Items from a data source:
○ ○ ○ ○ ○

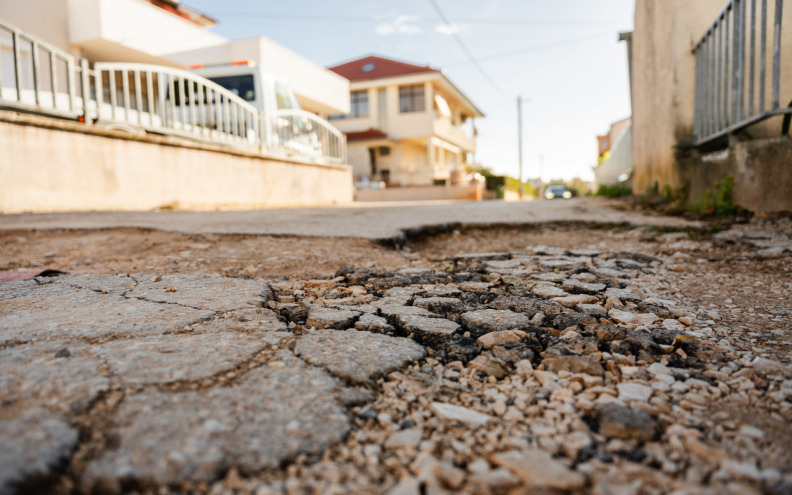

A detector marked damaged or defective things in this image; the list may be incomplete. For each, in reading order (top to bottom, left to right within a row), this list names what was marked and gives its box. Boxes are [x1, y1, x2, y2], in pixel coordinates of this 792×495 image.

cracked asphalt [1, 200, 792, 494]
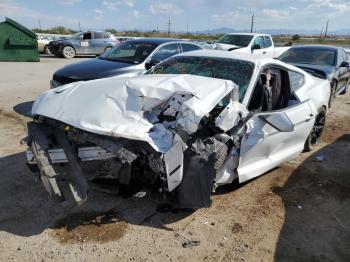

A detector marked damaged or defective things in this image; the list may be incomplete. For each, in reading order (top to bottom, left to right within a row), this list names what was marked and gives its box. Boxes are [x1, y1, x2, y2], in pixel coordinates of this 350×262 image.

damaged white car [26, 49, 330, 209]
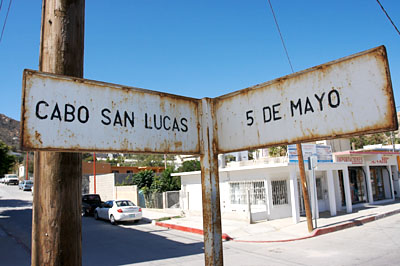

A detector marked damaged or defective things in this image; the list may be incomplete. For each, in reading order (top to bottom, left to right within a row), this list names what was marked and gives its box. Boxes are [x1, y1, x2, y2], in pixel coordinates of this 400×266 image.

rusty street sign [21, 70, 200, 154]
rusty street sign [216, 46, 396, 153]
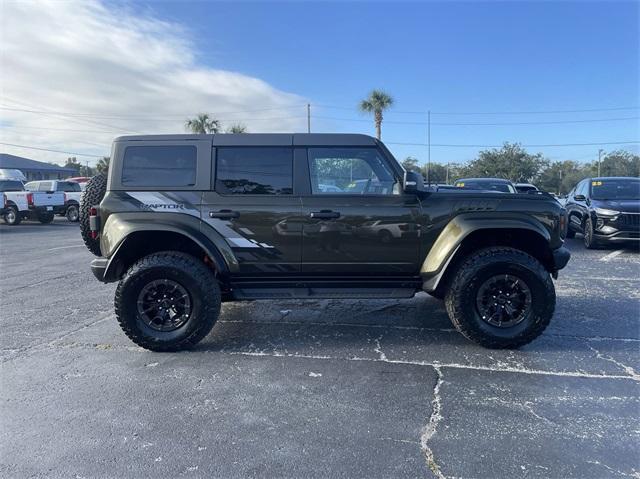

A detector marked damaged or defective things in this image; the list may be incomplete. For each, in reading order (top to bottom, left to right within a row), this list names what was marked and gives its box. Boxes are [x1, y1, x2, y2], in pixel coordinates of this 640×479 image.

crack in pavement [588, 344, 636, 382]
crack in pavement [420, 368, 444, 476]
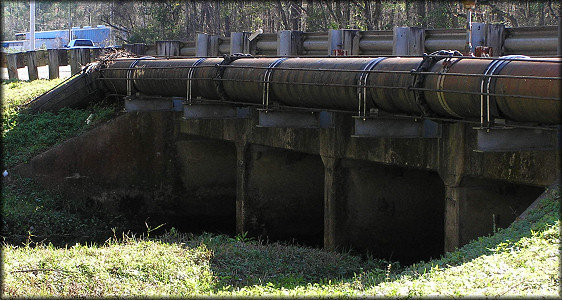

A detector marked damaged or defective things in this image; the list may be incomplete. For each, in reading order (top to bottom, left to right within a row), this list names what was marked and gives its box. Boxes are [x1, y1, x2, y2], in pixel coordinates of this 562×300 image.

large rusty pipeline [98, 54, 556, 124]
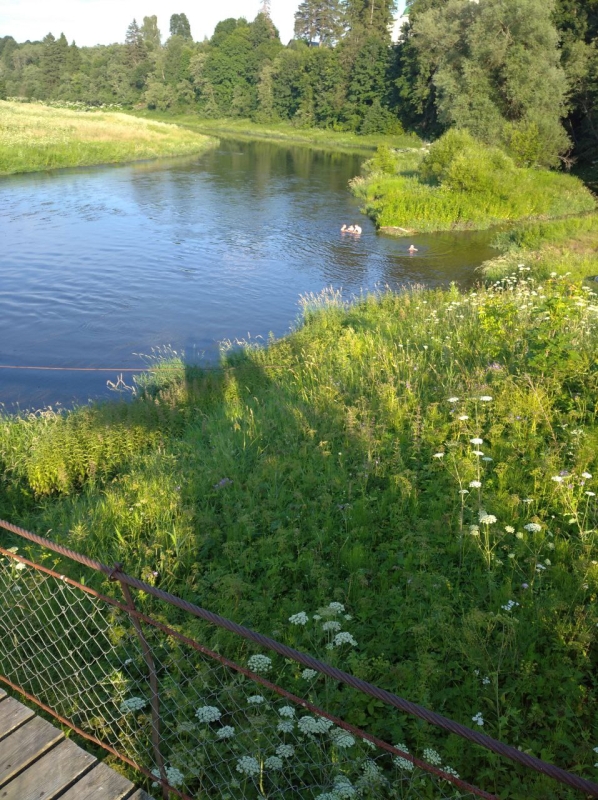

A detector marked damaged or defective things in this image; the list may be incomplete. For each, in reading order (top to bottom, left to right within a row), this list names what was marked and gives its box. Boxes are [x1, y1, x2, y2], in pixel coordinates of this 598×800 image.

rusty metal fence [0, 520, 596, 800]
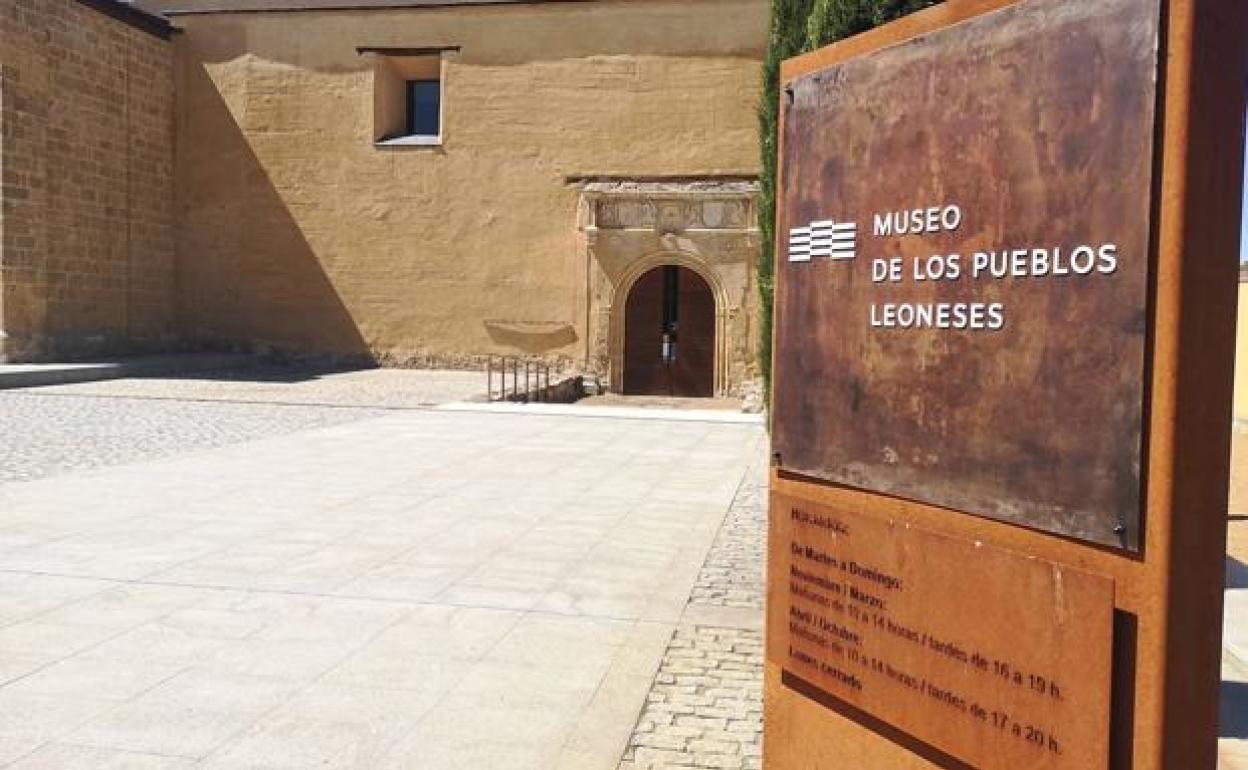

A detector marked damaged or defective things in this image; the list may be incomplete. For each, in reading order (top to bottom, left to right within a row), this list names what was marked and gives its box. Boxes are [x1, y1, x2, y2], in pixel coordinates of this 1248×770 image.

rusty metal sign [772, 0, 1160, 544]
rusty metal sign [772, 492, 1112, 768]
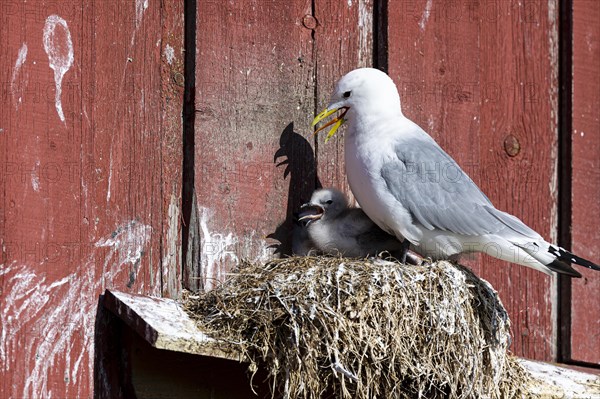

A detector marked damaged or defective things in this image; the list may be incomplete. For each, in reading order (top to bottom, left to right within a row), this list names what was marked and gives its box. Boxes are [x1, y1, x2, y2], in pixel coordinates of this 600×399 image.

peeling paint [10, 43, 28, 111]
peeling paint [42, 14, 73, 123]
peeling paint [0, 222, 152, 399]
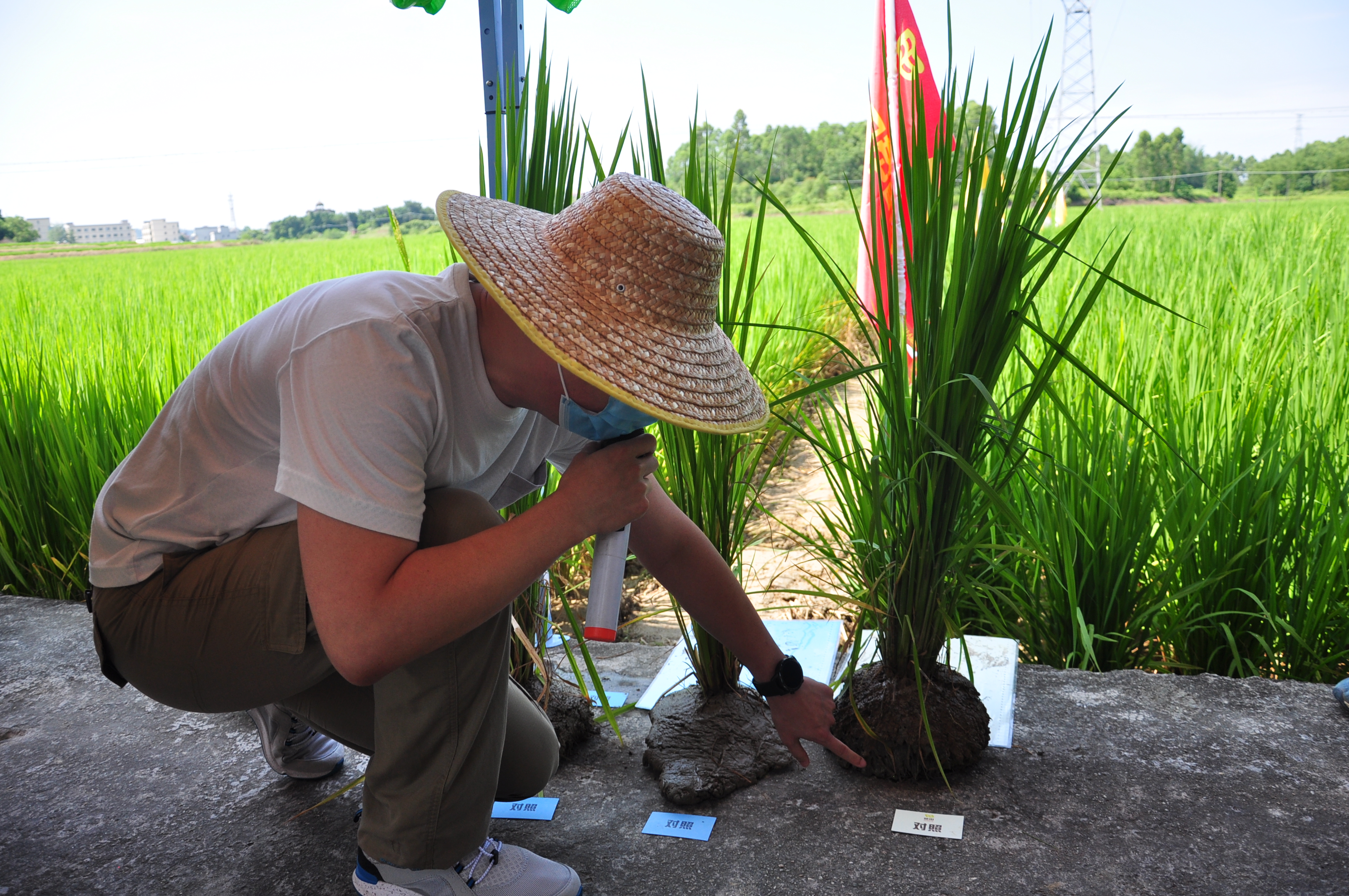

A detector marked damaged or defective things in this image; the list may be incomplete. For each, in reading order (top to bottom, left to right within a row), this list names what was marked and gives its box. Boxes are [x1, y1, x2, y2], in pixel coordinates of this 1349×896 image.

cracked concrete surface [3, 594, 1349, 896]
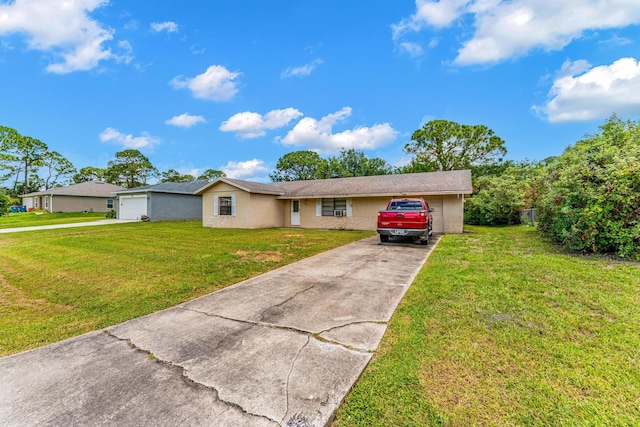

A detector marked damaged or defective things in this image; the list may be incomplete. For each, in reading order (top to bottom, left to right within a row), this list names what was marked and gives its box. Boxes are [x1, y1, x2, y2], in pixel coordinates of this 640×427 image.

○ ○ ○ ○ ○

Omit the pictures. Transcribe every record exactly.

A detector marked damaged or defective things in this image; the list may be incomplete. For each, in reading order (top to bottom, left to right within a row), this list names what was marked and gives its box. Boxes are [x1, y1, x2, y2], in pixel coordinates of this 792×495 image.

cracked asphalt [1, 200, 792, 494]

A detector marked damaged or defective things in this image; the list may be incomplete. For each, in reading order (top to bottom, left to right within a row), this list names what was marked and gives its box. Boxes are [x1, y1, x2, y2], in pixel coordinates of this 350×262 image.

damaged white car [26, 49, 330, 209]

A detector marked damaged or defective things in this image; the list may be incomplete. For each, in reading order (top to bottom, left to right within a row), this list names what was marked and gives its box. Boxes are [x1, y1, x2, y2], in pixel coordinates of this 400×266 image.

rusty street sign [21, 70, 200, 154]
rusty street sign [216, 46, 396, 153]

A detector marked damaged or defective things in this image; the list may be incomplete. For each, in reading order (top to bottom, left to right within a row), this list names what was marked and gives its box. Boxes are [x1, y1, x2, y2], in pixel coordinates of this 640×479 image.

crack in pavement [588, 344, 636, 382]
crack in pavement [420, 368, 444, 476]

A detector marked damaged or defective things in this image; the list may be incomplete. For each, in reading order (top to bottom, left to right within a row), this list names what was marked and gives its box. Boxes are [x1, y1, x2, y2], in pixel coordinates of this 562×300 image.

large rusty pipeline [98, 54, 556, 124]

A detector marked damaged or defective things in this image; the list may be incomplete. For each, in reading order (top to bottom, left to right within a row), this list names what was marked and gives its box. Boxes are [x1, y1, x2, y2], in pixel coordinates of this 598×800 image.

rusty metal fence [0, 520, 596, 800]

A detector marked damaged or defective things in this image; the list may be incomplete. For each, in reading order (top to bottom, left to right within a row), this list names what was marked and gives its box. Boxes are [x1, y1, x2, y2], in pixel coordinates of this 1248×770 image.

rusty metal sign [772, 0, 1160, 544]
rusty metal sign [772, 492, 1112, 768]

A detector marked damaged or defective things in this image; the list may be incomplete. For each, in reading order (top to bottom, left to right within a row), this list names what was marked and gives its box. Boxes are [x1, y1, x2, y2], in pixel coordinates of this 600×399 image.

peeling paint [10, 43, 28, 111]
peeling paint [42, 14, 73, 123]
peeling paint [0, 222, 152, 399]

A detector marked damaged or defective things in this image; the list may be incomplete. For each, in reading order (top to bottom, left to right within a row), this list names what was marked and gives its box. Boxes are [x1, y1, x2, y2], in pixel coordinates of this 1349×896 image.

cracked concrete surface [3, 594, 1349, 896]

A detector marked damaged or defective things in this image; the list may be incomplete. For each, in reading order (top to bottom, left to right within a row), this list names what was marked and gives its box. Boxes are [x1, y1, x2, y2], in pixel coordinates of this 640×427 image.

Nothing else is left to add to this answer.